А отец никогда не стеснялся высказывать свое мнение, даже если оно никого не интересовало, в особенности о предназначении женщин, их роли в жизни, о приоритете мужчин и никчемности образования. В качестве примера Берт Робертсон всегда приводил самого себя.
Он был сиротой из Буффало и вместо того, чтобы окончить шесть классов, пошел работать. Берт считал, что дальше начальной школы учиться не нужно никому, и то, что брат Мэрибет окончил-таки среднюю школу, иногда казалось ей чудом.
Правда, учился Райан ужасно, его постоянно наказывали за дурное поведение, но, поскольку это был его собственный сын, а не девочка, отец считал это всего лишь забавным.

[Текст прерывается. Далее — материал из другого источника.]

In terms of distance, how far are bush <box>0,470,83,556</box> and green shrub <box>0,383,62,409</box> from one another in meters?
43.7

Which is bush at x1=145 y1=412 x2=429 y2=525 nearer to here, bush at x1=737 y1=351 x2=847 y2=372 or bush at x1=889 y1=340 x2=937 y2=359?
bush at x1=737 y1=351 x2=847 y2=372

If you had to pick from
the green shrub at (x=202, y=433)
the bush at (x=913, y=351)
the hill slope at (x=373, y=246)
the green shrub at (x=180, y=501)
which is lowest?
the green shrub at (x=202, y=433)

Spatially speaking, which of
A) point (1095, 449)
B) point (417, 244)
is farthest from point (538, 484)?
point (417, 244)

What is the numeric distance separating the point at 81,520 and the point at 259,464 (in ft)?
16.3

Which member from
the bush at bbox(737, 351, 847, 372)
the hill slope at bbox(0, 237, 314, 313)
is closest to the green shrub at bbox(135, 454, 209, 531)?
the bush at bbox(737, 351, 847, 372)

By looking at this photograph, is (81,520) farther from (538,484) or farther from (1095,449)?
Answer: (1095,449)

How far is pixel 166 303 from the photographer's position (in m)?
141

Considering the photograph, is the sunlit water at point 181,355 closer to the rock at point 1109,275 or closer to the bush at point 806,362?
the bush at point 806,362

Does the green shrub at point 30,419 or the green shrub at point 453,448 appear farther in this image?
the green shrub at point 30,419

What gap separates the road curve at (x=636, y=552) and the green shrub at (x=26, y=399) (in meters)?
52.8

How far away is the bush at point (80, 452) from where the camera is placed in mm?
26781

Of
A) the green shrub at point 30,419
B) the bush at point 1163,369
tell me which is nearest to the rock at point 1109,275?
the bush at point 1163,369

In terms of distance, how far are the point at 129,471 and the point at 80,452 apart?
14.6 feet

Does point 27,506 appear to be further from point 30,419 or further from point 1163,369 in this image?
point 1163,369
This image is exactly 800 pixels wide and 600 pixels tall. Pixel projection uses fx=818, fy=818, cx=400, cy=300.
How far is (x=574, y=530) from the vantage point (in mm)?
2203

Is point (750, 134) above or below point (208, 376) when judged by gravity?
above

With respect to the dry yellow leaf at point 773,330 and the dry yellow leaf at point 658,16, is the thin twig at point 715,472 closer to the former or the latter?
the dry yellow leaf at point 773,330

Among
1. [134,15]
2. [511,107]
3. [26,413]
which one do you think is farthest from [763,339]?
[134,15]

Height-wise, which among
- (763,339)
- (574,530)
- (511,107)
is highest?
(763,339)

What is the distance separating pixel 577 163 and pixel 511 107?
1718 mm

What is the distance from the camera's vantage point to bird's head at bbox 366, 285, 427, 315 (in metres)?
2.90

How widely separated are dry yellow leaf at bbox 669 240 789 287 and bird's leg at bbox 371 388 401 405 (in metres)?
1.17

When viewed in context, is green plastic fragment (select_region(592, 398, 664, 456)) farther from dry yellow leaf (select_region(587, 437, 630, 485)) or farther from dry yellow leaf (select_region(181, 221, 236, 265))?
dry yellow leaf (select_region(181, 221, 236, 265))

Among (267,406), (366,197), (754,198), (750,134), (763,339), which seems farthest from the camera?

Если бы не плоскостопие и не поврежденное во время игры в футбол колено, Райан мог бы стать моряком и отправиться в Корею.
Мэрибет не о чем было говорить с братом.
Ей всегда казалось, что два таких разных человека не могут быть детьми одних родителей и вообще появиться на свет на одной планете.
Райан был смазливым, высокомерным и довольно-таки недалеким парнем. Трудно было предположить, что они близкие родственники.
— А что вообще тебя интересует? — однажды спросила она брата, пытаясь разобраться, кто он такой и какое отношение имеет к ней.
Райан посмотрел на нее с удивлением, не понимая, зачем она об этом спрашивает.
— Машины, девочки… пиво… удовольствия… Папа говорит, что я должен как следует изучить механику. Это хорошо… потому что я вряд ли буду работать в банке или в страховой компании. На самом деле мне очень повезло, что я работаю у папы.
— Ну да, — тихо кивнула Мэрибет, глядя на него большими зелеными глазами и изо всех сил пытаясь почувствовать к старшему брату уважение. — Но неужели тебе никогда не хотелось добиться чего-то большего?
— Чего-то большего? О чем это ты, сестренка? — недоумевая, переспросил он.
— Да чего угодно. Большего, чем просто работать в мастерской у папы. Например, поехать в Чикаго, или в Нью-Йорк, или найти работу получше… или поступить в колледж…
Это были ее мечты. Это ей хотелось большего, но Мэрибет не с кем было поделиться своими желаниями. Даже ее одноклассницы отличались от нее. Никто не мог понять, почему Мэрибет так серьезно относится к урокам и к своим отметкам, когда вокруг столько всего интересного, веселого и заманчивого? Какое это имеет значение? Для чего все это?
Она точно знала, для чего. Но в результате друзей у нее не было, и Мэрибет вынуждена была ходить на танцы с мальчиками вроде Дэвида О'Коннора.
Но мечты у нее отнять не мог никто — даже отец. Мэрибет хотелось сделать приличную карьеру, переехать в какой-нибудь крупный город, найти интересную работу и получить хорошее образование, если она сможет себе это позволить.
А еще — когда-нибудь выйти замуж за человека, которого она будет любить и уважать.